Hybrid time–frequency method for vibration fatigue damage analysis under non-stationary non-gaussian random excitation

Abstract

Accurate assessment of vibration fatigue life under non-stationary non-Gaussian excitations remains a critical challenge in mechanical system reliability. Traditional vibration fatigue frequency domain methods relying on stationary power spectral density (PSD) inherently overlook temporal variations and non-Gaussianity in stress responses, resulting in fatigue damage prediction errors that escalate exponentially with the fatigue exponent b. To address this limitation, this study proposes a hybrid time–frequency methodology that incorporates the amplitude-frequency response characteristics of the structure and reveals the critical role of excitation signal phase in influencing vibration fatigue life. The method not only resolves the inherent shortcomings of conventional spectral approaches but also enables inverse synthesis of excitation signals with controllable response characteristics.
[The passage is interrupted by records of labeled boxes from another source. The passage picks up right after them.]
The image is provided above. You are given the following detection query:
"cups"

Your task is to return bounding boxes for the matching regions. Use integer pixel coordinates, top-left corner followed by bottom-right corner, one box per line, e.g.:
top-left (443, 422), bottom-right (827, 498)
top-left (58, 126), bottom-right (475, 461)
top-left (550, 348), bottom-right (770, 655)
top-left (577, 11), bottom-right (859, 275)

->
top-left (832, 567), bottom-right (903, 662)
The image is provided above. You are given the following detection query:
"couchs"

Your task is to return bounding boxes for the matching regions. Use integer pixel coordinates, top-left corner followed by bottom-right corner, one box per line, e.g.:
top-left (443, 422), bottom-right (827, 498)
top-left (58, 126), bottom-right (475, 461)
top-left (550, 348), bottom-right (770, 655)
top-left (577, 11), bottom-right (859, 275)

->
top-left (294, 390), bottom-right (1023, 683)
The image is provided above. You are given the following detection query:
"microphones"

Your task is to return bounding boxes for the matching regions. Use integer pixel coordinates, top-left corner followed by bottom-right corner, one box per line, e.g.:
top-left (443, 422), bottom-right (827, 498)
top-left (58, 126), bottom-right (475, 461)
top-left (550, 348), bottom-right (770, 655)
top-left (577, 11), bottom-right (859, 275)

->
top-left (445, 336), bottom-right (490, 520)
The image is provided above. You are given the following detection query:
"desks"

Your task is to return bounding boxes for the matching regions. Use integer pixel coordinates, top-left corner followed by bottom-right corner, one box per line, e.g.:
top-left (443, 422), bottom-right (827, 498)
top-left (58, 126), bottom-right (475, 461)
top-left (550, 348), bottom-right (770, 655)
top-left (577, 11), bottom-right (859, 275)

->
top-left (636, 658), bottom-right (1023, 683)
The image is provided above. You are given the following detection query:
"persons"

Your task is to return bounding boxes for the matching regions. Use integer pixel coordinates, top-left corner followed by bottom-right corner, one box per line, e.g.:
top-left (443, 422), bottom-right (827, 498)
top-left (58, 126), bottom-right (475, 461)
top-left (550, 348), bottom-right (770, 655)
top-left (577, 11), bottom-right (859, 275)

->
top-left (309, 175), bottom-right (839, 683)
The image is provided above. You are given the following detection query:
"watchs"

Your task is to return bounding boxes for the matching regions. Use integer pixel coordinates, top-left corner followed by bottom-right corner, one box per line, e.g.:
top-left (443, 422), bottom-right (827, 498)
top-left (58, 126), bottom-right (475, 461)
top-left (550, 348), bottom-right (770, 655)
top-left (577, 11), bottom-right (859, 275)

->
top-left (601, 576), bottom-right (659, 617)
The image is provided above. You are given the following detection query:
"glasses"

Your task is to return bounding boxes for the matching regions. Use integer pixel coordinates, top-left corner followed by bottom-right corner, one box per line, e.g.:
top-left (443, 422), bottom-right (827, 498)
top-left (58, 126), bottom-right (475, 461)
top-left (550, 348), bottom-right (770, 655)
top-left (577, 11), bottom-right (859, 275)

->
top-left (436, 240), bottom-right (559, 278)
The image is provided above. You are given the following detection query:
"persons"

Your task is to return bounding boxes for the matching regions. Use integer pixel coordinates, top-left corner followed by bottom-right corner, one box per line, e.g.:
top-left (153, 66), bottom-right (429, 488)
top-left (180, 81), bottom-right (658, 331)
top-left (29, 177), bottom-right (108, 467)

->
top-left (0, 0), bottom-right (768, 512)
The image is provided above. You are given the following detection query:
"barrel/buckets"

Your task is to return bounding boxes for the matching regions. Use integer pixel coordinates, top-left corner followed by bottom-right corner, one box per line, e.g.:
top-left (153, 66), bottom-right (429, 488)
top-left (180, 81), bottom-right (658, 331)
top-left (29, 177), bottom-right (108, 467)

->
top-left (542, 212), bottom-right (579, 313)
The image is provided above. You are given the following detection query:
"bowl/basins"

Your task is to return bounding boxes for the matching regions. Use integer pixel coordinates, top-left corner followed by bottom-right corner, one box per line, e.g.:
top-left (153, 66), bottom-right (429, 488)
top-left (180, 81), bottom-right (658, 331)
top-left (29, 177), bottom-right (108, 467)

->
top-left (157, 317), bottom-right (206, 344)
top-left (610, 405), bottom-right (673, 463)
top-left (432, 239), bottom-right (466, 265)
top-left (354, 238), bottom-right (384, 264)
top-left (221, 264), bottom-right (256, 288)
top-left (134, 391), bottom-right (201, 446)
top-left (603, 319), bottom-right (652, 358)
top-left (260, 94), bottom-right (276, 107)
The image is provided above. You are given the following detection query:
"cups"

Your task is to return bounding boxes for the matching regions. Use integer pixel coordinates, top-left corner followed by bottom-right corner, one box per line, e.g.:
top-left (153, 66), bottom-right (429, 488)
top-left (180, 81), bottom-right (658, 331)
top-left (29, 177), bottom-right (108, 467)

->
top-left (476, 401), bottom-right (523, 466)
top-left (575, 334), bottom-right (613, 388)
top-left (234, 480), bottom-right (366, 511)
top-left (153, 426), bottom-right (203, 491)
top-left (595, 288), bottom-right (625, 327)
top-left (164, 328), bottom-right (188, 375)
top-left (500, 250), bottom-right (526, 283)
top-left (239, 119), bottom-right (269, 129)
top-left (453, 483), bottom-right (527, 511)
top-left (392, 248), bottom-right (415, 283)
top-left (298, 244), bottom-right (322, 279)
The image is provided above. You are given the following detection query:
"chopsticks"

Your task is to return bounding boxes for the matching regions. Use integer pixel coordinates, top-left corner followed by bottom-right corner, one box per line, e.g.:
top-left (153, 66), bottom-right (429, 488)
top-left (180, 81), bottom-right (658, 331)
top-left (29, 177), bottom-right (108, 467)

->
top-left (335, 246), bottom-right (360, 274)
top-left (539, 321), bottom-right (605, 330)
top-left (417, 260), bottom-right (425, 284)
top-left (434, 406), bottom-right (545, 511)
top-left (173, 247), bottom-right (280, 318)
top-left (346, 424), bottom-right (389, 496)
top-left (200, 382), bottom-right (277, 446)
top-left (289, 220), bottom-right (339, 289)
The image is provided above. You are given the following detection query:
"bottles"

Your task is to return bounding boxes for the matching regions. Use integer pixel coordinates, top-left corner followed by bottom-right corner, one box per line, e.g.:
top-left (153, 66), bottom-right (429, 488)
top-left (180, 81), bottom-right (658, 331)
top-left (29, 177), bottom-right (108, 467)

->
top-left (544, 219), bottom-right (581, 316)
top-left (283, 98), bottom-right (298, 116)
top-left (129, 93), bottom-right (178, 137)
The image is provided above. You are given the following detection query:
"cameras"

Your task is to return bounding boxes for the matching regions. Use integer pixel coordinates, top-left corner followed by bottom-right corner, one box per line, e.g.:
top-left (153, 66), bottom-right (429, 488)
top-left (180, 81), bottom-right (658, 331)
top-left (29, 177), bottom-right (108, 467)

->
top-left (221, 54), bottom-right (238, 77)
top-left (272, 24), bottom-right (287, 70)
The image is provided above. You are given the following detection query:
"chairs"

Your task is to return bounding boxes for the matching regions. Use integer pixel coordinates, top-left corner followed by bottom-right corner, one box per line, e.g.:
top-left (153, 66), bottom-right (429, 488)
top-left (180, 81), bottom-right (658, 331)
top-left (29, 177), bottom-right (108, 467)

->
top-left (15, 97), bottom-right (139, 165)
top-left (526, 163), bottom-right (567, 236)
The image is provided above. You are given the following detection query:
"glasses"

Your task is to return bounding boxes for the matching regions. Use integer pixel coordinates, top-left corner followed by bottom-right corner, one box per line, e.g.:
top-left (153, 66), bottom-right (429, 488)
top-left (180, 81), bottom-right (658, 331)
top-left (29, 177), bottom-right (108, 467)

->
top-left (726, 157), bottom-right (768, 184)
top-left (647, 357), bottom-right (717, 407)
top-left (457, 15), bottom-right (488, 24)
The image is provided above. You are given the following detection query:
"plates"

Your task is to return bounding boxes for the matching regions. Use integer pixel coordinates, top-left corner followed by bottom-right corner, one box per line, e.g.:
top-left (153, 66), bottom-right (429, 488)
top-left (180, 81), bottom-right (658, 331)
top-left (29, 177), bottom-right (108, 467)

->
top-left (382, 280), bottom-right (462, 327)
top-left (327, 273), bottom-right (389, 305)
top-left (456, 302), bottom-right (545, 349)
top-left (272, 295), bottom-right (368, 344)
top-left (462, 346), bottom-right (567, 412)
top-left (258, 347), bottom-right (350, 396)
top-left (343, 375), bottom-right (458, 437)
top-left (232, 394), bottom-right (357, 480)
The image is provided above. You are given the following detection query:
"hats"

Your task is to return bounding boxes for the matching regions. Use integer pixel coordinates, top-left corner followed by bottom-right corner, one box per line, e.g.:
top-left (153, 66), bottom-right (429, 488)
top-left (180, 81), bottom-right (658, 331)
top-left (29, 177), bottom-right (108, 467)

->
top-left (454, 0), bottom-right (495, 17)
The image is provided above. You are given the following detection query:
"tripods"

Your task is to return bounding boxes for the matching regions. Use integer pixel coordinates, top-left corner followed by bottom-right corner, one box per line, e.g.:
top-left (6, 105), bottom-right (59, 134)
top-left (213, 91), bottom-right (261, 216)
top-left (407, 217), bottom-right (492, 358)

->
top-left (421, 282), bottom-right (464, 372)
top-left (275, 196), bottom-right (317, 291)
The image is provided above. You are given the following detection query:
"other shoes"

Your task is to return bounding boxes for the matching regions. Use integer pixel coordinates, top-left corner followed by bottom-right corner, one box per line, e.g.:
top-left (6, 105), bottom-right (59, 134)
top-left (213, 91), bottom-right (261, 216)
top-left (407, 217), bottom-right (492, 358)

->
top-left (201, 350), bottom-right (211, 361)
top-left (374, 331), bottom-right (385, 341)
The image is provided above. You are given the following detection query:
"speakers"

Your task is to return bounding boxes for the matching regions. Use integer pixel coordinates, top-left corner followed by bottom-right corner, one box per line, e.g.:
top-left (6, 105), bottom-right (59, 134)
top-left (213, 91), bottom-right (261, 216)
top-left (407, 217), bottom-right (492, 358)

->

Numerical simulations and experimental validations demonstrate that the proposed approach significantly reduces in fatigue life predictions. Furthermore, the method serves a dual purpose: it advances vibration fatigue analysis for systems operating in complex service environments and introduces a novel approach for designing accelerated fatigue tests through tailored excitation signals. This work attempts to narrow the gap between non-stationary non-Gaussian vibration theory and practical engineering applications, providing a useful tool for reliability-driven mechanical design.